■ Things to do:
1. Return the stretch of the Bio-Techne text from "This rather under-covered" through "diagnostics & genomics.".
2. According to the Bio-Techne text, in what year was the four-for-one stock split executed?
3. Please continue the Bio-Techne text from where it stops.
(Beginning of Passage)
In April 2021, I concluded that shares of Bio-Techne Corporation (NASDAQ:TECH) looked a bit rich as investors were pricing in the qualities of this stealth M&A play. The company delivered on steady growth for investors through the combination of steady organic growth and bolt-on M&A, although that these qualities were priced in already.
This rather under-covered stock deserved some more attention given its strong underlying business and long term value creation for shareholders. While under-covered on this platform, investors have historically attached high valuations to the Bio-Techne Corporation business.
The Former Case
I started to cover shares of Bio-Techne Corporation in 2016, at the time mostly consisting out of a $327 million biotechnology business which develops and sells diagnostic solutions. These were incredibly lucrative activities, with margins reported around 50%. This was complemented by a $60 million Clinical Controls business and a $66 million segment following a $300 million deal for Proteinsimple, although the company has now consolidated its operations across two divisions called protein sciences and diagnostics & genomics.
Together, these activities of the company reported $450 million in sales, on which margins in the low thirties were reported. Shares traded around $110 at the time, translating into an earnings multiple in the mid-thirties. Note that this price is not comparable following a four-for-one stock split executed in 2022, working down to a split adjusted share price of $27 and change here as of today. At those levels, I initiated a far too small position – with the benefit of hindsight.
(End of Passage)
(Beginning of Data listing)
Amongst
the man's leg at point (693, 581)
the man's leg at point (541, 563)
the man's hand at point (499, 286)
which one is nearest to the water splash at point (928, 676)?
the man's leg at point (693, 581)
(End of Data listing)
■ Per-task answers:
1.
This rather under-covered stock deserved some more attention given its strong underlying business and long term value creation for shareholders. While under-covered on this platform, investors have historically attached high valuations to the Bio-Techne Corporation business.
The Former Case
I started to cover shares of Bio-Techne Corporation in 2016, at the time mostly consisting out of a $327 million biotechnology business which develops and sells diagnostic solutions. These were incredibly lucrative activities, with margins reported around 50%. This was complemented by a $60 million Clinical Controls business and a $66 million segment following a $300 million deal for Proteinsimple, although the company has now consolidated its operations across two divisions called protein sciences and diagnostics & genomics.

2. 2022

3.
Forwarding to 2021, when I last covered Bio-Techne, and the company has seen steady growth, with revenues up 4% for the year 2020 to $739 million. Moreover, operating earnings of $157 million were quite similar to 2016 in dollar terms, even amidst small dilution seen in the shareholder base over this period of time.
Adjusted earnings came in at $4.50 per share (pre-split), or even a bit below the $4 per share mark after backing out stock-based compensation (“SBC”), with shares trading around the $400 mark ($100 mark at today´s levels following the share split).
The resulting 100 times earnings multiple and $15 billion market valuation made that expectations had risen a lot, while the operating performance has been a bit softer than anticipated, a combination which made me very cautious.
Fast forwarding to today, we have seen shares rise to levels in the $130s in 2021 (or $520 on a pre split basis) as shares have gradually come down over the past two years, with shares now trading at $82, after trading in the low seventies in recent months.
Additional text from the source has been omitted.